Nevertheless, I had a panic attack. I simply could not handle everything that had irritated me over the last few days (irritable children, messy house, too many doctor appointments, stupid drivers, school demands, negativity everywhere you look, you name it), everything I still needed to do, and what everyone needed from me, and it completely derailed my sanity momentarily. I even broke out in hives, the stress level was so high.
That sense of being completely overwhelmed doesn't happen often, but when it does, it's debilitating. I absolutely loathe having an anxiety disorder. It makes me feel weak and worthless. I canceled the plans I had tonight, for no other reason than I just couldn't fake being okay around people. I feel terrible because it was going to be a fun evening. But I simply had to tap out for the night and be home where I feel safe (at least when the kids aren't being complete ogres). I did go for a run in the hopes of exhausting myself so much I stopped worrying about everything.
When I got home, I grabbed the Reader's Digest (don't laugh, I love that magazine), sat down on the couch, and became immersed. The Editor's note in the beginning was written for me, I swear. Mr. Kelley verbalized exactly how I've been feeling for the past few weeks regarding one of my bigger stressors, and that's the rampant negativity and meanness in the world right now. I seriously think it's been having more of a negative impact on my mental health than ever before. Here's what he said:
Reader's Digest has long been neutral about politics, but one thing we will never be neutral about is niceness. In a democracy where free expression is the rule--and where the internet, talk radio, and cable news provide enormous megaphones--niceness has never been more important. If we want to live in harmony along with our competing ideas, we need civility, empathy, and a sense that we have each other's backs. Niceness is the glue that will hold us together.

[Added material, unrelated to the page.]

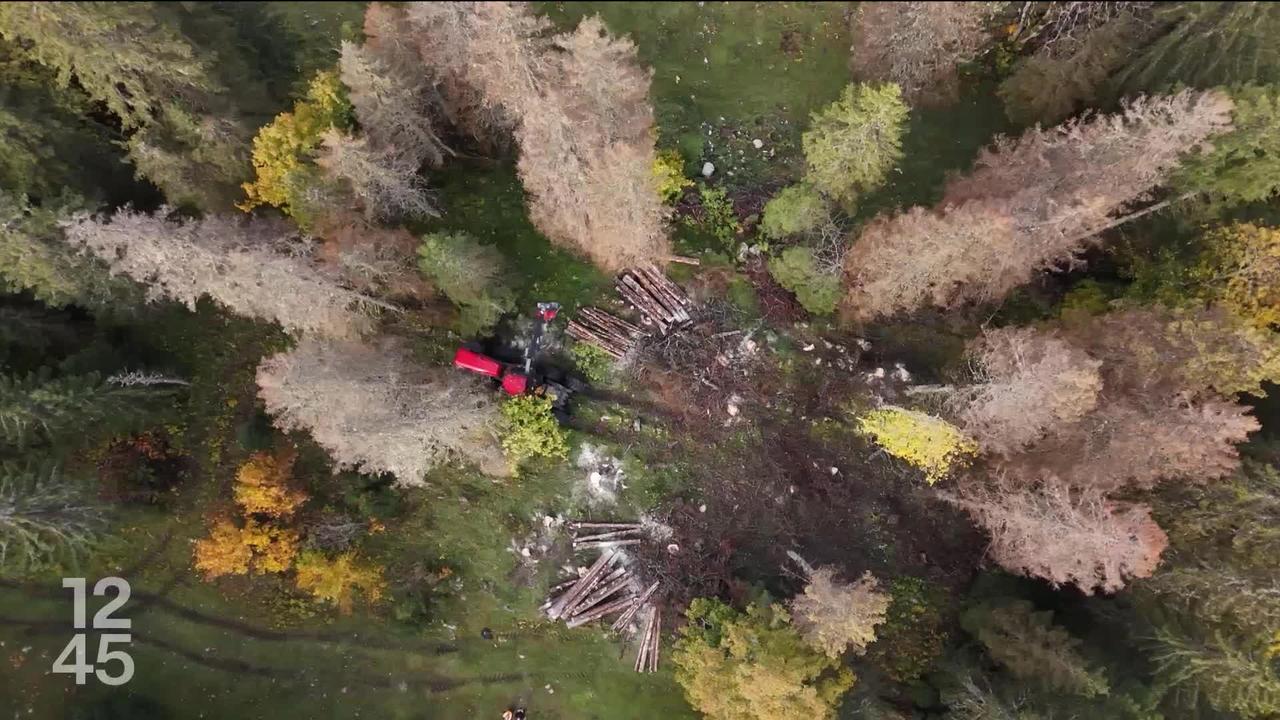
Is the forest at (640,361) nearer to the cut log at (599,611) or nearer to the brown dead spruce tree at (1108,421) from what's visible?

Yet it's not-niceness that's on the rise. The bitter call-and-response of our political exchanges has long pummeled the promise of "E pluribus unum." In a recent poll, 75% of Americans called incivility a "national crisis." It's no accident that Americans' faith in their institutions is scraping bottom.

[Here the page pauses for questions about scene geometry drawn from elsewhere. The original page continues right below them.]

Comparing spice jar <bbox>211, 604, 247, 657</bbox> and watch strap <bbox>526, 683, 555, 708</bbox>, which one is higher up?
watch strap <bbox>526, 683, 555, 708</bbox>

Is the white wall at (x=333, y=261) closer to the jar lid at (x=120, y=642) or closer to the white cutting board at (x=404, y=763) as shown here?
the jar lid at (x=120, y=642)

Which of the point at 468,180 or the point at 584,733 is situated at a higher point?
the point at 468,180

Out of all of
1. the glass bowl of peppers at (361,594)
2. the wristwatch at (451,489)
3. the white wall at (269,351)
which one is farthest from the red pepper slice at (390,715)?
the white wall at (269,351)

It's a tough balance of wanting to be informed of what's going on globally, and yet being completely sick and tired of the rampant negativity, name calling, and ignorance. It's really screwed up my head in the past few weeks. I need positivity and feel good stories, but it seems those are few and far between, shunned in favor of shock value antagonistic stories. So sad. I'm enjoying the Reader's Digest piece regarding the Nicest Place in America contest, where citizens actually go out of their way to be generous and kind, not expecting anything in return. That type of attitude fosters a sense of belonging and contentment.

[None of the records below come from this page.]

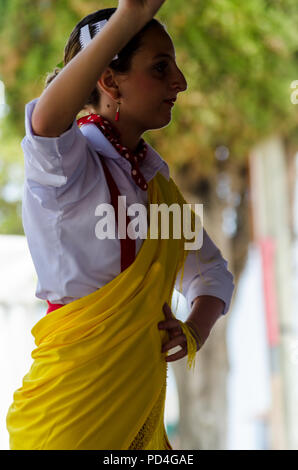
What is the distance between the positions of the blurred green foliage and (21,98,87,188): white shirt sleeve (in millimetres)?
2788

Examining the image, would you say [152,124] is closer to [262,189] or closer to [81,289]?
[81,289]

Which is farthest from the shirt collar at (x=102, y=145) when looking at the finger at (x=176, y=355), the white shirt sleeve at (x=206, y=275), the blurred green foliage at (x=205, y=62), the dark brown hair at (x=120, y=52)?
the blurred green foliage at (x=205, y=62)

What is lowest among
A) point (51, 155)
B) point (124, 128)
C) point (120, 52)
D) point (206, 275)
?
point (206, 275)

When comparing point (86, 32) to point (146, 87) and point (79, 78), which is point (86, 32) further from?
point (79, 78)

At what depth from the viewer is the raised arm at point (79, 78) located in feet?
2.71

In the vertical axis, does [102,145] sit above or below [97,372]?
above

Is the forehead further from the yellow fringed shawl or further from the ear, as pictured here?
the yellow fringed shawl

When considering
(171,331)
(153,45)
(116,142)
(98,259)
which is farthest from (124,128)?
(171,331)

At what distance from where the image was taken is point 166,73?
1.07 metres

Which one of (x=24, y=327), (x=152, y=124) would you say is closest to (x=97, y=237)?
(x=152, y=124)

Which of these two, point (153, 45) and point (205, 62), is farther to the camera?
point (205, 62)

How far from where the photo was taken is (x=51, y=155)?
0.86m

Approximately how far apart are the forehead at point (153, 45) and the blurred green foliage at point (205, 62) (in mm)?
2545

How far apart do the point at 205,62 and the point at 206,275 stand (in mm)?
2909
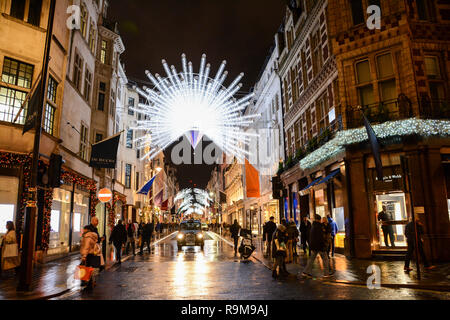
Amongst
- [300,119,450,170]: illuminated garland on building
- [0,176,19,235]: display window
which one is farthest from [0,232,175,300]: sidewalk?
[300,119,450,170]: illuminated garland on building

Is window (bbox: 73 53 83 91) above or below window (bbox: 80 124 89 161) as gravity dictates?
above

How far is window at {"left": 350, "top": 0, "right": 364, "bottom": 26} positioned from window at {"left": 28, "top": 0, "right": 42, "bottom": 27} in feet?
48.7

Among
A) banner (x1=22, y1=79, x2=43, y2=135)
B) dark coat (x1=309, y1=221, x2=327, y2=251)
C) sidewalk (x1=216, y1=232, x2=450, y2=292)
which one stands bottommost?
sidewalk (x1=216, y1=232, x2=450, y2=292)

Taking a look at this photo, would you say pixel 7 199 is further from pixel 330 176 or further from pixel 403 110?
pixel 403 110

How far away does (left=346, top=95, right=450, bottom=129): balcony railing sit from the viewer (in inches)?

If only people (and the media!) could take two seconds to think, REALLY THINK, about what they are saying and how it can be received, not to necessarily censor themselves, but to understand whether or not their viewpoints in that moment are helpful or cause further division and incivility. Maybe they ought to go pet a puppy and then come back to their keyboard and see if they still feel like saying it.
Maybe if there was more of this, people like me with anxiety disorders might just be okay way more often than we are. Turn down the noise a little for us. Please.